German Chancellor Angela Merkel said Monday it is not clear whether EU member states would reach an agreement on a COVID-19 recovery fund and multi-year budget at a summit this week, given that differences remain.
The leaders of EU member nations are scheduled to gather in person on Friday and Saturday to work out a compromise on a multibillion-dollar stimulus package proposed by Germany and France. The debate has been linked to a discussion on the 27-country bloc's long-term budget.
Merkel spoke to reporters alongside visiting Italian Prime Minister Giuseppe Conte at Meseberg Castle — the German government's guest house, north of Berlin, where the two held talks. She said positions are still too far apart to make any predictions about how the negotiations will proceed.
Merkel said what is important is the scope of the agreement.

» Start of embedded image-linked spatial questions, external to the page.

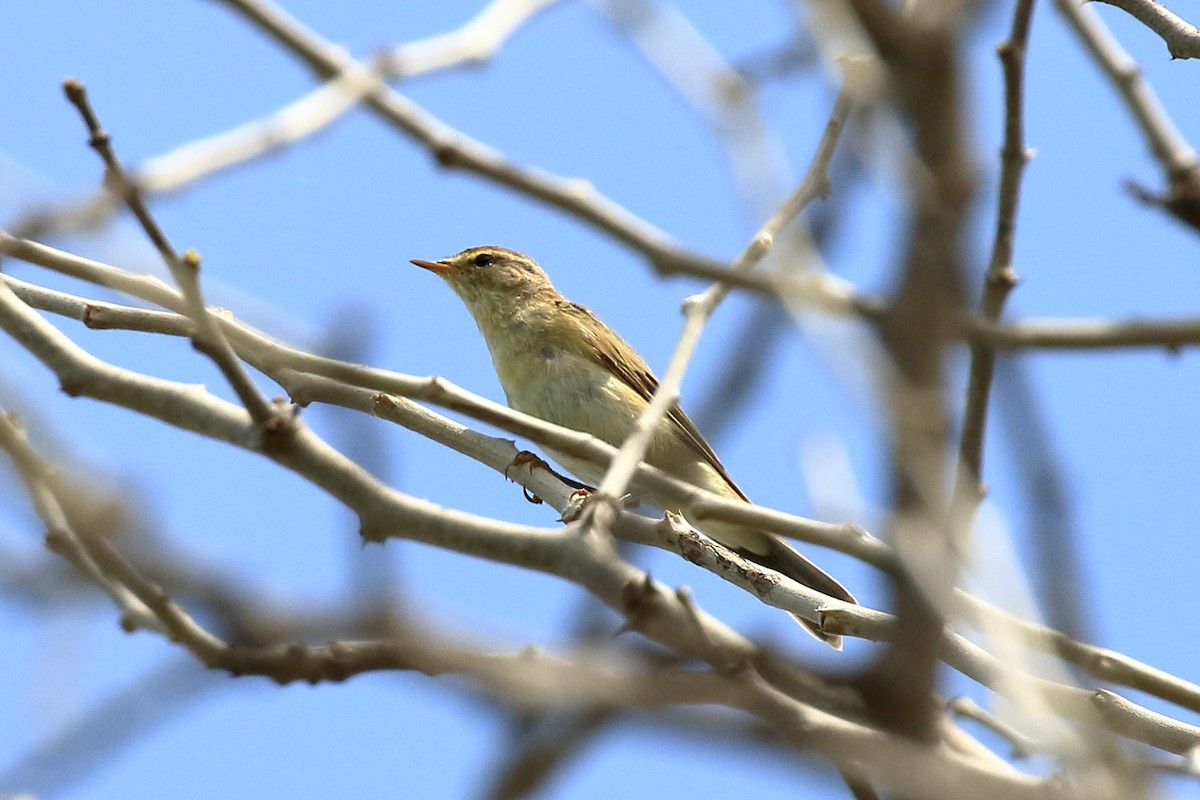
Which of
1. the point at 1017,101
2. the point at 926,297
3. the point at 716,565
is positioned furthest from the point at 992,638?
the point at 716,565

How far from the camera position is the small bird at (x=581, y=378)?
7.65 m

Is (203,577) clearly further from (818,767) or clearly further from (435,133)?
(818,767)

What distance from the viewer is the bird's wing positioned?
7895 millimetres

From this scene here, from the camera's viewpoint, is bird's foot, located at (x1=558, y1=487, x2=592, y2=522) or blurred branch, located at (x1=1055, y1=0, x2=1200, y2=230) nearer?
blurred branch, located at (x1=1055, y1=0, x2=1200, y2=230)

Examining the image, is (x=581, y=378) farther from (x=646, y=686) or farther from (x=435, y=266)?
(x=646, y=686)

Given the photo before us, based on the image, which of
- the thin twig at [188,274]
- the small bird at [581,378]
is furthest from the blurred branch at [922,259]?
the small bird at [581,378]

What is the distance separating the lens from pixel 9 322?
Result: 310cm

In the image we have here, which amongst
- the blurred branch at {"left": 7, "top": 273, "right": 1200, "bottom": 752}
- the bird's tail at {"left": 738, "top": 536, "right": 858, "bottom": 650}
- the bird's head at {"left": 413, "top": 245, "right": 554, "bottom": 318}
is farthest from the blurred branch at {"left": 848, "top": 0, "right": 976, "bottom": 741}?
the bird's head at {"left": 413, "top": 245, "right": 554, "bottom": 318}

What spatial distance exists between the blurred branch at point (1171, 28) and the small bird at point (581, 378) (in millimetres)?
3242

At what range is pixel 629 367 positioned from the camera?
8.16 meters

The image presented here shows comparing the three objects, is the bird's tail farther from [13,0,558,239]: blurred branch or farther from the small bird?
[13,0,558,239]: blurred branch

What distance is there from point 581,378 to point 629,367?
45 centimetres

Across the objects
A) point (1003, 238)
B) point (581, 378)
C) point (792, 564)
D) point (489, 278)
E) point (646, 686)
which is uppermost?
point (489, 278)

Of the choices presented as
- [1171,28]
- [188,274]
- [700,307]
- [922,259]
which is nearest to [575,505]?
[700,307]
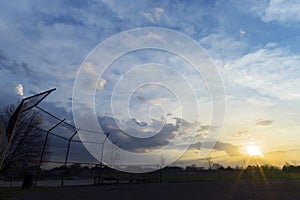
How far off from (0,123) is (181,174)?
141 feet

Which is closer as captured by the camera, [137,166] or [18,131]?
[18,131]

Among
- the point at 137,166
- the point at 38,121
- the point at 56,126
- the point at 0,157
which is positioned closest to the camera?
Result: the point at 0,157

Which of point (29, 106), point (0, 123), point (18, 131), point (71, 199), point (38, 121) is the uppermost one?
point (38, 121)

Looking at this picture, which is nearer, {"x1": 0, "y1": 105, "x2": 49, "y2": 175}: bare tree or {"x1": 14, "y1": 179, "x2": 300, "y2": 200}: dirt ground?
{"x1": 14, "y1": 179, "x2": 300, "y2": 200}: dirt ground

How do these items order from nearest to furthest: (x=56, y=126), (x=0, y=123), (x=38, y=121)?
(x=0, y=123) < (x=56, y=126) < (x=38, y=121)

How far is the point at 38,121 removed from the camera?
23.9m

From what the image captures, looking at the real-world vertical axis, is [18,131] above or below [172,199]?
above

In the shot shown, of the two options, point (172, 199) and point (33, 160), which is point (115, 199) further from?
point (33, 160)

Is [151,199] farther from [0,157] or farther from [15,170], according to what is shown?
[15,170]

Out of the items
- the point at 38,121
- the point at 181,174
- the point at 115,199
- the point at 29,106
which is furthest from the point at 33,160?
the point at 181,174

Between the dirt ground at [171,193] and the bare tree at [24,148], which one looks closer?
the dirt ground at [171,193]

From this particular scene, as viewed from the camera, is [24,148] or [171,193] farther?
[24,148]

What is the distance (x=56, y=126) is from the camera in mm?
16469

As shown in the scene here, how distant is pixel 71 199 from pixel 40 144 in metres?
17.8
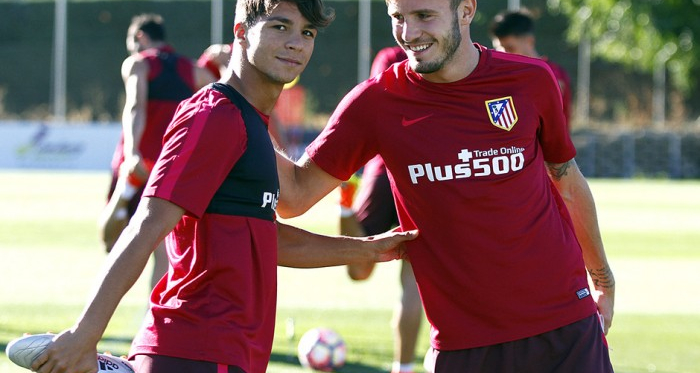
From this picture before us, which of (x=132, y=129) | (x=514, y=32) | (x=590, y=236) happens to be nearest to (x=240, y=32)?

"What we want now, the recovery fund or the next generation EU program, it has to be staggering, something special. Because the task at hand is huge, and therefore the answer has to be big as well," she said.
Italian news reports quoted Conte as saying the EU should offer "solutions, not illusions and fears."
Much of the stimulus money would go to help countries that were hardest hit by the coronavirus, which causes the COVID-19 disease, and its economic impacts, such as Italy and Spain. Some fiscally conservative EU countries oppose the French-German plan because it would entail borrowing by the bloc as a whole for the first time.